超・英語勉強法

いつも、およそ「日記」と呼べないような、論説文もどきを書いているが、きょうは、少し個人的なことを書いてみたい。

法律の勉強からしばし解放されたこの機会に、これまで時間をとれなかった、英語の勉強を再開した。この日記を読んでくださる方の多くは、大学受験等を経験され、英語もそれなりに勉強してこられたと思う。だが、「なかなか英語を使いこなせない」、そう思っている方が多いのではないか。

そういう人に、お薦めの勉強法を紹介したい。用意するものは、ネイティブがそこそこの長さの英文を吹き込んだCDと、英文のテキスト(スクリプト)と、その邦訳である。教材は、なんでもよい。R☆出身者なら、「プログレス」のBook3あたりと、CDリピーターが残っていれば、何も新しく買う必要はない。手に入りやすいものとしては、Z会の『速読英単語・必修編』(CDは別売)などがある。

これらをどう使うのか、であるが、英語がある程度できる人は、CDを流して、何も見ずに、それをディクテーション(CDの音声を、聞き取るそばから復唱してゆく)するだけである。なんだ、そんなの、と思われるかもしれないが、侮るなかれ。驚くほど、「できない」はずである。

一回終わったら、スクリプトを見て、聞き取れなかった箇所・間違った箇所を、徹底的にチェックする。文字通り「徹底的に」である。例えば、テキストにはない"the"を付けていないか、勝手に複数形にして"s"を付けていないか、"a"の発音が"an"になっていないか、等々。

英語が得意でない人や、上であまりに間違いが多かった人は、テキストを目で追いながら、ディクテーションをするとよいだろう。そして、ある程度慣れてきたら、スクリプトを見ずに、CDの音だけで挑戦する。

「英語が使えない」というのは、聞き取れなかったり、英語独特の言い回し(パターン)のストックがないことによる。ディクテーションは、これらの能力向上に、非常に効果的なのである。プロの同時通訳にも、この方法で、鍛えた方が多い。

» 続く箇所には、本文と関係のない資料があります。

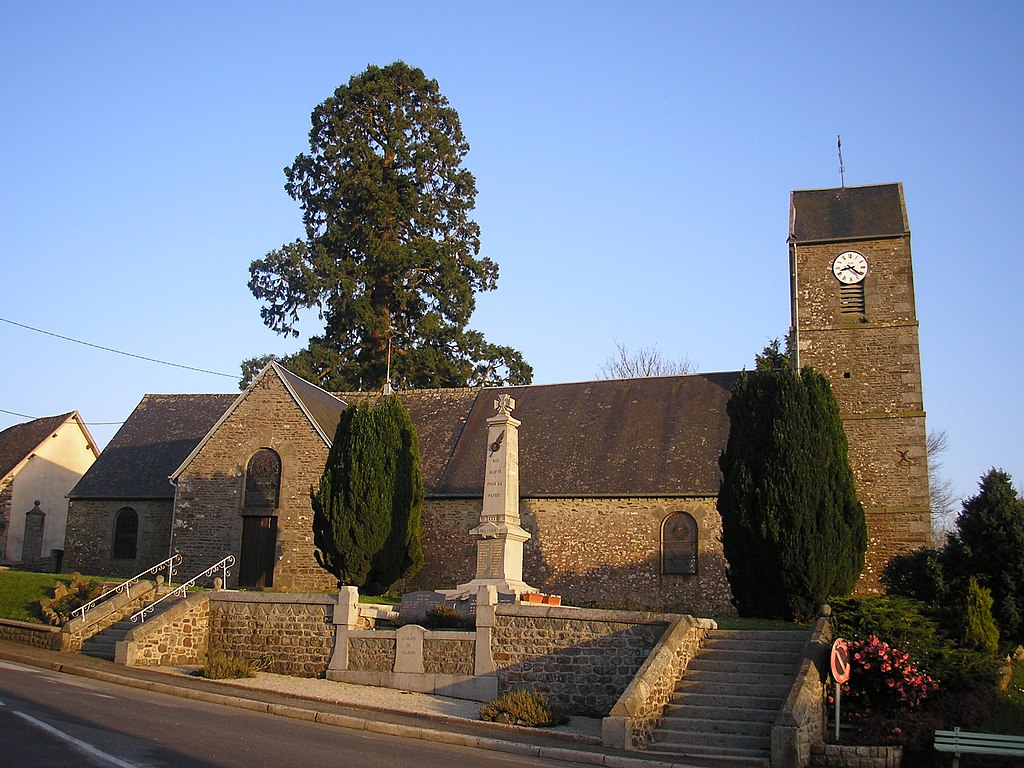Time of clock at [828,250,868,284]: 8:21
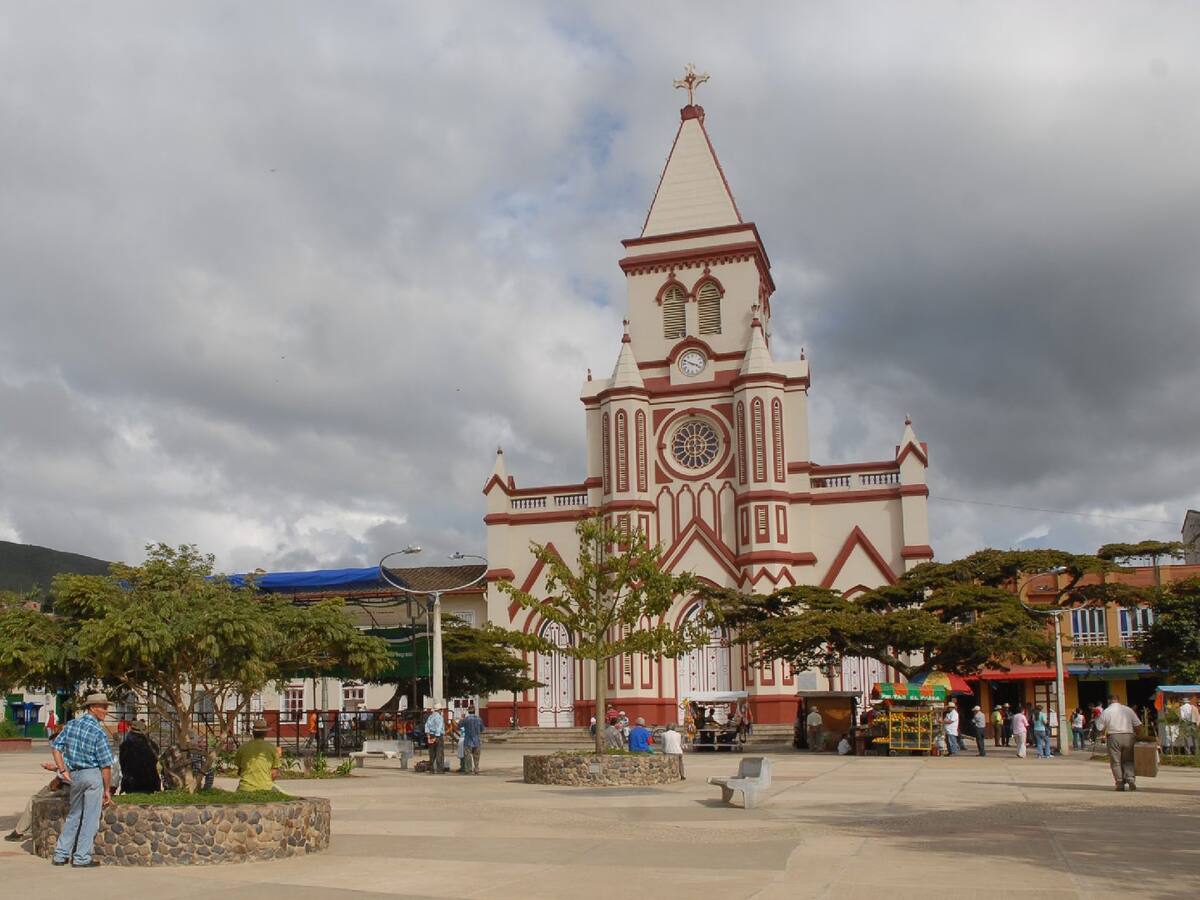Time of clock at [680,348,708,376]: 3:48
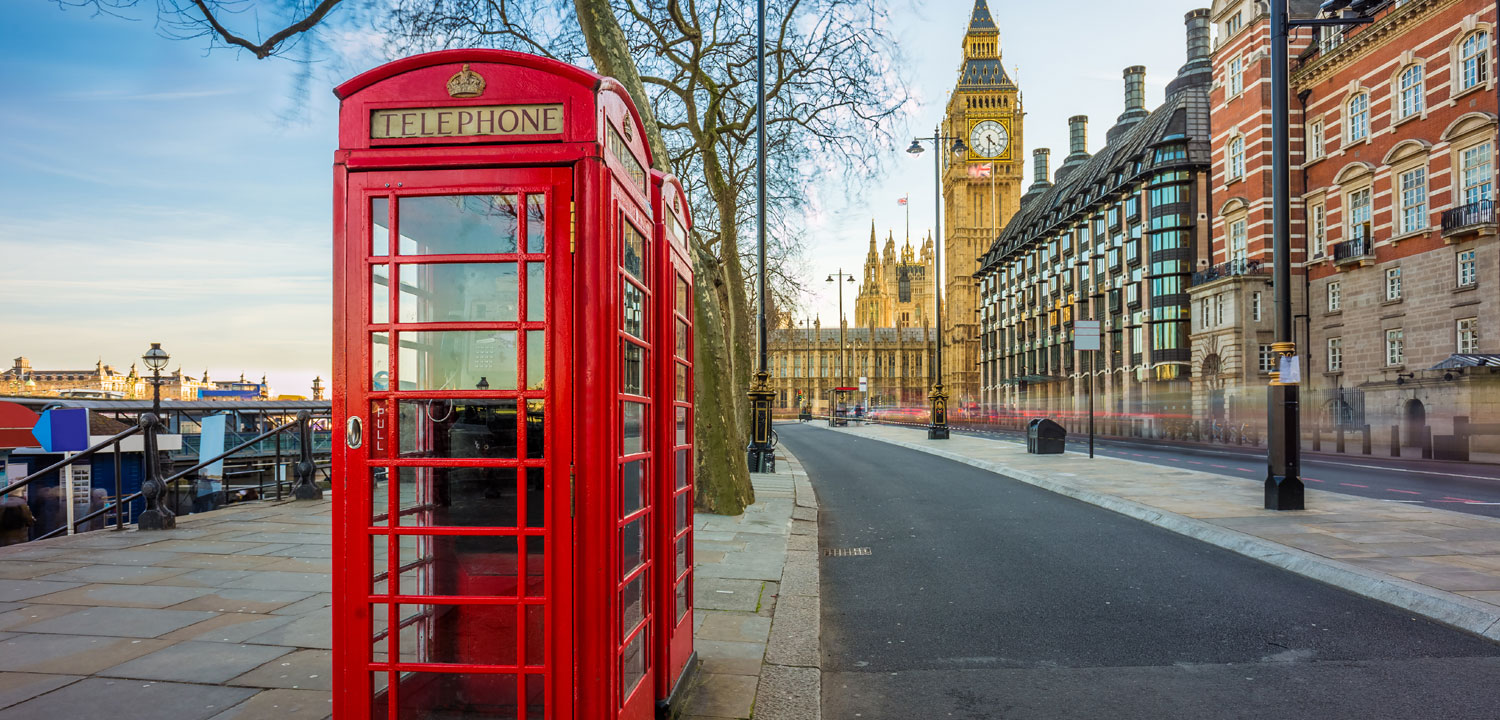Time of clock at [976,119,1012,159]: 4:30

最近、英会話教室が派手なCMを展開している。私は、それを利用したことがないから、内情は知らないが、「いい天気ですね」レベルの不毛な会話を重ねることに、意味があるとは、とても思えない。

どんなに「私は英語ができません」と言う人でも、日本語の通じない外国に行って、英語が通じると、まず「ほっ」とするはずである(もちろん、現地語を話せるのであれば、話は別であるが)。中学・高校で6年間、英語を学んできたのだから、機会さえあれば、日本人は英語が話せるのである。

だが、英会話教室の場合、その段階で止まっているのではないかと思う。必要最小限の意思疎通と、コミュニケーションとは、別物である。英会話教室の講師は、たとえ生徒の英語が不十分でも、言わんとするところを汲み取って、理解してくれるだろう。たしかに、通じている。けれども、ただそれだけのために、高い受講料を払って、通う価値があるかといえば、私は、「ない」と断言したい。

それよりは、上にも述べた、ディクテーションを、ひたすら愚直に、繰り返すことである。それも、同じ教材を繰り返し、繰り返し使うことである。そのほうが、上達を実感できるので、楽しい。

飽きてくれば、次のテキストに移ってもよいが、辞書を引かずには英文自体の意味がわからないようでは、モチベーションが下がってしまう。「邦訳」つきの英文を用意、というのは、その手間を省くためである。

英語をなんとかしたい、と思う人は、騙された、と思って、この方法を試してみることをお薦めする。半年後には、英語のドラマ・映画なども、字幕なしで理解できるようになっていることだろう。